When it is cold, wet, and blustery outside, my thoughts turn to soups and stews–hearty, satisfying dishes that lift any spirits. And when a delicious soup can be made with only four ingredients (ground pepper doesn’t count…), what’s not to love?

This recipe came about by accident. Most potato leek soup recipes call for cream. But I forgot to add it once, and have never added it since–and no one has ever missed it. As an added bonus, this accident made the soup vegan friendly, too, and I like having delicious vegan dishes that everyone loves in my repertoire.

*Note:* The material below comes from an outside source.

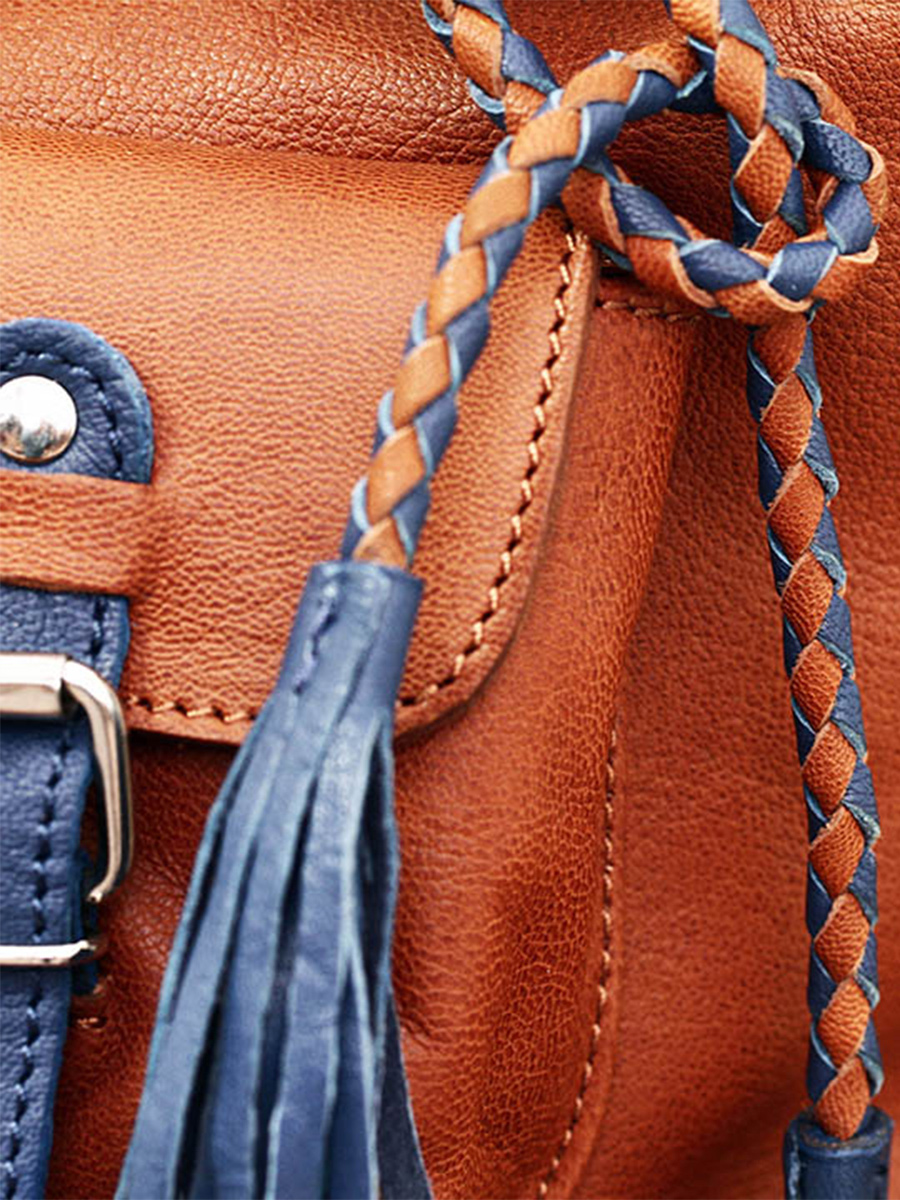 handbag-for-woman-brown-blue-rear-view-picture-leflâneur-light-brown-blue-paul-marius-3760125330839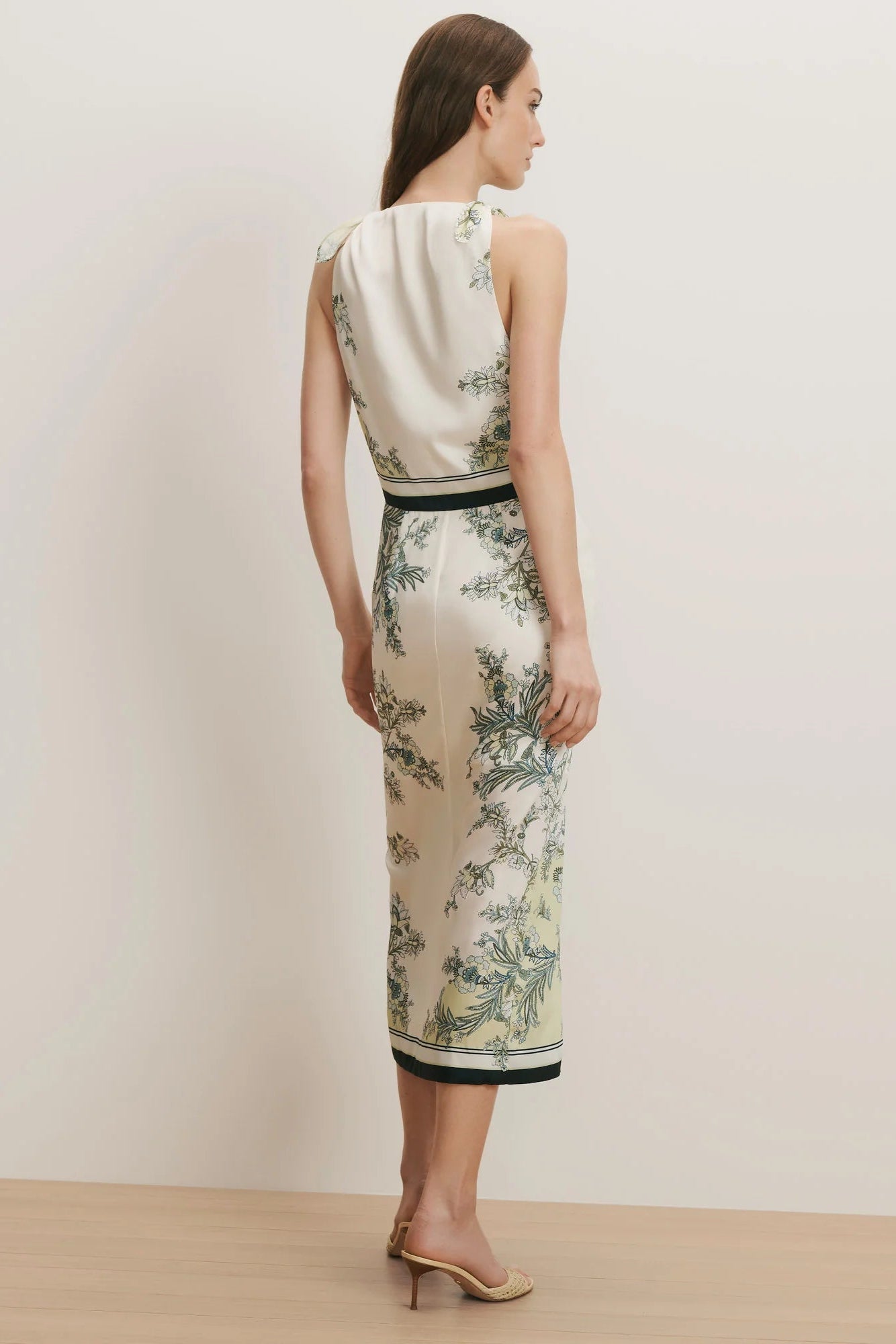 Kaliza Dress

After experimenting with various toppings, fried onions were the clear winner. The crispy texture not only balances the smooth soup, but also adds another layer of onion flavor. My favorite places to buy the fried onions are 1) by the bag at Indian grocery stores, or 2) in small round cartons in the grocery section at IKEA (Swedish fried onions are very nice!). I like both those versions much better than the ones at our chain grocery store, but have used those in a pinch, too.

Potato Leek Soup
12 servings

4-6 leeks, ends trimmed, white and palest green parts only (use 4 leeks if they are large with long white sections; 6 otherwise)
2-3 tbsp. extra-virgin olive oil
5 lb. potatoes, peeled  and cut into chunks (Yukon Gold imparts a nice color)
10 c.  vegetable broth (or 10 c. water + sufficient vegetable bouillon cubes; Knorr brand is nice)
ground pepper

Preparation
1. Cut each leek in half lengthwise, then slice the halves into 1″-thick half circles. Put in a bowl of cold water and swish around to remove any dirt that may have gotten trapped between the layers. Drain and shake dry; I sometimes pat the leeks dry with paper towels (as much as possible without stressing over it).

2. Heat the oil over medium heat in a large Dutch Oven (enameled cast iron pot, or any other heavy bottom pot), add the leeks and cook until soft, stirring occasionally.

3. Add the broth (or water and bouillon cubes) and the potatoes, and stir once or twice.

4. Simmer until potatoes are tender, then blend with an immersion blender (or carefully blend in a regular blender or food processor, in batches, then return to pot). If soup seems too thick, add more broth. Season liberally with freshly ground pepper, and serve with fried onions.


Note: When heating up leftover soup the next day, you may need to thin with a bit more broth, or even water. It is a soup that keeps on giving.